Chloride-induced corrosion of steel reinforcement in concrete is one of the major causes for deterioration of reinforced concrete (RC) structures. RC structures exposed to aggressive environmental conditions, such as structures close to the sea or highway bridges and garages exposed to de-icing salts, very often exhibit damage due to corrosion. This damage is usually manifested in the form of cracking and spalling of concrete cover, caused by the expansion of corrosion products around the steel reinforcement bar. Repair of corroded concrete structures results in relatively high direct and indirect costs. Therefore, to predict durability of RC structure it is important to have a numerical tool, which is able to predict corrosion processes and their consequences for the structural safety.
Principally, to predict the rate of rust production and related effects, it is necessary to simulate the following physical, electrochemical and mechanical processes: (1) Transport of capillary water, oxygen and chloride through the concrete cover; (2) Immobilization of chloride in the concrete; (3) Crystallization and dissolution of free chloride as a consequence of drying and wetting of concrete as well as hysteretic property of concrete; (4) Transport of OH- ions through electrolyte in concrete pores; (5) Cathodic and anodic polarization; (6) Transport of corrosion products in concrete and cracks; (7) Creep and shrinkage of concrete and (8) Damage of concrete due to mechanical and non-mechanical actions.

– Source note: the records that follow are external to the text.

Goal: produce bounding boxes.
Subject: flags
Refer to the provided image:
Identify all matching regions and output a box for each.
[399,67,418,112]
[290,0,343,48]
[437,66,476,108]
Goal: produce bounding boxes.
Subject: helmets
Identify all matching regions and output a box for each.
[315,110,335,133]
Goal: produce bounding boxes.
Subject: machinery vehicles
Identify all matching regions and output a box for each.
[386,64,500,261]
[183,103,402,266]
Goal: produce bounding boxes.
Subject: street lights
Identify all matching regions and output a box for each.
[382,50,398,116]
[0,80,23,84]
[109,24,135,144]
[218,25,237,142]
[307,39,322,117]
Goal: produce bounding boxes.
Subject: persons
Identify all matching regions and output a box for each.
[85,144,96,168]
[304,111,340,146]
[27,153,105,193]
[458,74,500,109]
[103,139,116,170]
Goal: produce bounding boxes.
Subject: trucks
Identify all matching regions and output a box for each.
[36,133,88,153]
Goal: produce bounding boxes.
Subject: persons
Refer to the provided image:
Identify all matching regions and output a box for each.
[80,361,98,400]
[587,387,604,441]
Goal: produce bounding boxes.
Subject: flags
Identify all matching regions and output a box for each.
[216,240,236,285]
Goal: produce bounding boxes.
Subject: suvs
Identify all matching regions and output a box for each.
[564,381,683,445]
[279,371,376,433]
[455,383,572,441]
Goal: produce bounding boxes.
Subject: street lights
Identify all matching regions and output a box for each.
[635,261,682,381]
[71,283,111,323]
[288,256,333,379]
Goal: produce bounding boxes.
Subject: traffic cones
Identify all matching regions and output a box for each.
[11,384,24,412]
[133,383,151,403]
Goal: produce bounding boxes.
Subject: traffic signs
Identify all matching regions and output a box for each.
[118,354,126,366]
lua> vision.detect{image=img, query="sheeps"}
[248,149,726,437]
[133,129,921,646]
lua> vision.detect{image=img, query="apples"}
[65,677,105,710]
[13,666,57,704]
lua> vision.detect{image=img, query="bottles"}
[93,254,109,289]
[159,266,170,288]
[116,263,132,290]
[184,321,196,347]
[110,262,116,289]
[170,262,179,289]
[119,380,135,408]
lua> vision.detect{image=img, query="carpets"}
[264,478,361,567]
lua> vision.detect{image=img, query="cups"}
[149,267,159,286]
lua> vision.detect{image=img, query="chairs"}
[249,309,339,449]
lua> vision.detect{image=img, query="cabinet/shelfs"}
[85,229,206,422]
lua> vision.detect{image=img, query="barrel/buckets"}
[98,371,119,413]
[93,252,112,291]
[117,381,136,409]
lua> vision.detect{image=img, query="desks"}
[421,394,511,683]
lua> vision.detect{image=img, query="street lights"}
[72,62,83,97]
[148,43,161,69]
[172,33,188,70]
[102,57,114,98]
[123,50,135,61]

In the first part of the presentation an overview of different models developed in the past will be shortly presented and discussed. Subsequently, the recently developed coupled 3D chemo-hygro-thermo-mechanical model for concrete will be presented. The model is aimed to simulate the above mentioned complex non-mechanical and mechanical processes before and after depassivation of steel reinforcement. It was implemented into a 3D FE code and its application and performance will be illustrated through several numerical examples. Furthermore, the differences between accelerated corrosion, usually used in the experimental tests, and natural corrosion will be discussed through several numerical examples. It will be demonstrated that the maximum entropy production related to the corrosion of steel reinforcement leads to maximum corrosion induced damage of concrete. Finally, current and future work related to objective modelling corrosion of steel reinforcement in concrete will be discussed.